Pisticci’s foundation came about by the hands of the Enotri during the Iron Age (IX century BC) as testified by Necropolises (VII century BC) found on the territory. It was a centre in contact with the Greek culture of Metaponto, enduring vast cultural influences. During the V century BC it excelled in pottery production in Attic style which had its maximum exponent in the so called “Pittore di Pisticci” (Pisticci Artist); probably an artist who had emigrated from Greece.
During the III century BC, following the defeat of Taranto, Pisticci also entered under the orbit of Rome and over the years became an important agricultural centre; mainly for olives.Its name derives from the Latin Pesticius, that is pasture land. Another etymology suggests it derives from the Greek pistoikos, signifying “loyal place”, seemingly a named earned in the field of war against the Romans (III century BC).
During the High Medieval period it was a Byzantine centre which saw the arrival of Basilian monks escaping from iconoclastic persecution operating in the East. These monks formed new communities and also erected monasteries in Pisticci.
The district of Terravecchia was created and then made a fief of the Normans during the XI century.
Under the Swabians, Pisticci was assigned to the Sanseverino family (1212) who were succeeded by the Spinelli family only during 1553. It then passed to the Acquara and Càrdenas families. Over the centuries the terrain where the village lay gave way to landslides. The one during 1688 was terrible and caused partial demolition of the ancient district of Terravecchia.
The Mother Church, dedicated to Saints Peter and Paul, is situated in a panoramic position facing the ruins of the ancient Norman Castle. It guards canvases from the Neapolitan School and precious wooden altars. Its bell tower dates back to the era of the previous church (XII century).In the City, which is characteristic for its white houses, is where one will come across the Sant’Antonio Church which preserves canvases of Domenico Guarino. In the ancient district of Terravecchia, at 1km from the Village, one can visit the Santa Maria del Casale Abbey (XI-XII century).In the San Basilio locality, one can visit the Masseria Berlingieri, derived from the Castle which was erected during 1050 by Robert Guiscard, then handed over to the Basilian monks (1133) and later the Benedictines.
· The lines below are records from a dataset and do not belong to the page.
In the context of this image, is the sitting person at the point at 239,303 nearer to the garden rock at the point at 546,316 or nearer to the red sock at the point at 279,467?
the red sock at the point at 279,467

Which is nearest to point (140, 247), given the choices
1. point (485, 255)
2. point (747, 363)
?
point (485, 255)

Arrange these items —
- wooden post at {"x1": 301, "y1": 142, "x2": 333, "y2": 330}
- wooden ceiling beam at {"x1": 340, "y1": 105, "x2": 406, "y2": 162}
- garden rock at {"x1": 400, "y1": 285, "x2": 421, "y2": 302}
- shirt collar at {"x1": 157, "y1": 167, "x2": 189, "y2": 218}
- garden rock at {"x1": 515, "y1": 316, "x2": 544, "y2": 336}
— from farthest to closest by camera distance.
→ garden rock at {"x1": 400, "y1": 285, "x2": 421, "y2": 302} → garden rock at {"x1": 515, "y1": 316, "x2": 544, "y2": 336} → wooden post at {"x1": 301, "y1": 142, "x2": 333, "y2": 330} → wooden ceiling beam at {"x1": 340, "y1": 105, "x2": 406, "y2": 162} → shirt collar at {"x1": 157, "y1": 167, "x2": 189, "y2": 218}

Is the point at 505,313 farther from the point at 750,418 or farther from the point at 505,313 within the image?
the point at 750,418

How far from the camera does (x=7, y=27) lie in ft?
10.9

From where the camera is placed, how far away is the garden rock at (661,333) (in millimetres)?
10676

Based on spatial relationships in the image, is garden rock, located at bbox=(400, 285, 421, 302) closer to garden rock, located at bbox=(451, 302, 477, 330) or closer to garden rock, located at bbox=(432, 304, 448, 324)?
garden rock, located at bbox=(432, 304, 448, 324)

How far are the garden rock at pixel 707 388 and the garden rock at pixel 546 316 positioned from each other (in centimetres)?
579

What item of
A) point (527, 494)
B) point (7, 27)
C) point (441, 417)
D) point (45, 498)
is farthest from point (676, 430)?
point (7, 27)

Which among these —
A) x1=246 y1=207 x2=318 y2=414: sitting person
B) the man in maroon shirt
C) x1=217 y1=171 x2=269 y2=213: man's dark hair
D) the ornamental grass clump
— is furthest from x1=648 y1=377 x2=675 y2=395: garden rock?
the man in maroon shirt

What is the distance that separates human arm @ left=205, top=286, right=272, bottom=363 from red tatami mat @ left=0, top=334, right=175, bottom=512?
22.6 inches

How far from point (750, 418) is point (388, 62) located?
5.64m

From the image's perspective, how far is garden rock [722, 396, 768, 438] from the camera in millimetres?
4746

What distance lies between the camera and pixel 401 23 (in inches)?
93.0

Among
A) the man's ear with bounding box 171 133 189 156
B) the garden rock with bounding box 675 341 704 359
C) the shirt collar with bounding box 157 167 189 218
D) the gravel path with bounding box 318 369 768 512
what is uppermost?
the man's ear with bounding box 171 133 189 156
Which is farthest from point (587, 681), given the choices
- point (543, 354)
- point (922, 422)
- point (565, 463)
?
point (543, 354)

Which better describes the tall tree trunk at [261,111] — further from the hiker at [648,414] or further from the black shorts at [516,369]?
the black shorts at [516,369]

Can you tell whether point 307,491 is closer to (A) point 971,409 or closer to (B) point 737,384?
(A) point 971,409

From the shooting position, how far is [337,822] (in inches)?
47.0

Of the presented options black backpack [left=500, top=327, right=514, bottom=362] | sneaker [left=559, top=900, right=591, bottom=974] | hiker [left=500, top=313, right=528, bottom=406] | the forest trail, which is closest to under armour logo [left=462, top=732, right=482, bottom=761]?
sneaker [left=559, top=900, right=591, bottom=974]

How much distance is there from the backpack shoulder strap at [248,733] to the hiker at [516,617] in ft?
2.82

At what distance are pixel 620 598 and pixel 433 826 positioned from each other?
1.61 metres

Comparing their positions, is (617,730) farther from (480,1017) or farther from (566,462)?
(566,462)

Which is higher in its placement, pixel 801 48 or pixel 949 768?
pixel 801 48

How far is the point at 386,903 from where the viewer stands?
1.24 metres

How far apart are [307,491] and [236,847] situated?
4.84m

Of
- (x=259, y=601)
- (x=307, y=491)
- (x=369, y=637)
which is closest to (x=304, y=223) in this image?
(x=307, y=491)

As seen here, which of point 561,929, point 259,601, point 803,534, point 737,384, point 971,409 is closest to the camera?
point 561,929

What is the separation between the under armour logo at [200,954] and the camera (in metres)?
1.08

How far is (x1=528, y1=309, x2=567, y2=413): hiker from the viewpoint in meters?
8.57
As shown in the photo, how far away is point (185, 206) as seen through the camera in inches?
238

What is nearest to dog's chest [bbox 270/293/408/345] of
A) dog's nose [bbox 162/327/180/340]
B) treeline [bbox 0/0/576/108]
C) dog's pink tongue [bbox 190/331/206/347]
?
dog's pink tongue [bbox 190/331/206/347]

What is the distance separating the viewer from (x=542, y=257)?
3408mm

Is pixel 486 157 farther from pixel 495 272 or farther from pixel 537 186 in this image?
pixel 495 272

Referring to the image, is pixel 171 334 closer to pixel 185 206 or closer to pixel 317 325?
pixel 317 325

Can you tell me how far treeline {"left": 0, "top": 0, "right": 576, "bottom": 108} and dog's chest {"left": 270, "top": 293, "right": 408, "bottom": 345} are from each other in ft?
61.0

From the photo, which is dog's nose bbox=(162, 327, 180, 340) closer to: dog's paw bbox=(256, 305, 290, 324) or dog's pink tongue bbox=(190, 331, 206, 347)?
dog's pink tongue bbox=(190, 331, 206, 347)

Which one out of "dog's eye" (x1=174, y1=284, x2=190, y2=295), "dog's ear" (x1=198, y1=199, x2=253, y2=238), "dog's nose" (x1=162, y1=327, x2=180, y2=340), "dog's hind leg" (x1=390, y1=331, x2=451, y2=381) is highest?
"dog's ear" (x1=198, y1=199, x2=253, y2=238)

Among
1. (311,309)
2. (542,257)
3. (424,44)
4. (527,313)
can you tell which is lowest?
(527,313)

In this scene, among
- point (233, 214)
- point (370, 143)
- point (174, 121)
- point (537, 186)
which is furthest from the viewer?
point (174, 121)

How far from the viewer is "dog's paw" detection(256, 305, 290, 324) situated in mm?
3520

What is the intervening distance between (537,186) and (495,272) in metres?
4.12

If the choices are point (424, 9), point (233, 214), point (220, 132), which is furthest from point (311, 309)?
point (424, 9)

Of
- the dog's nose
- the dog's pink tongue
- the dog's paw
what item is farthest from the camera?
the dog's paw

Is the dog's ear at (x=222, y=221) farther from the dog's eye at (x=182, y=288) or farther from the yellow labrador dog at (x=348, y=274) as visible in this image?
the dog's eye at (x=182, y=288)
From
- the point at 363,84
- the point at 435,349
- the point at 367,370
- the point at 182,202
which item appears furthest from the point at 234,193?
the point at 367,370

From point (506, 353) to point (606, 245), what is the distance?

The ruins of the Norman Castle; The Mother Church of Saints Peter and Paul (1542); Sant’Antonio Church or Convent; Madonna of Loreto Church; Franchi Tower; Dirupo District; Palazzo Giannantonio; Palazzo De Franchi; Palazzo Rogges; Palazzocchio; Immaculate Conception Church (XVI century); Santa Maria del Casale Abbey (XII century); Masseria in the San Basilio locality; Excursions to San Teodoro Nuovo (VII century BC).
Feast of Sant’Antuono on 17th January; Feast of the Assunta on 15th August; Feast of San Rocco on 16th August; Feast of the Madonna delle Grazie on the 2nd Sunday of September in Marconia.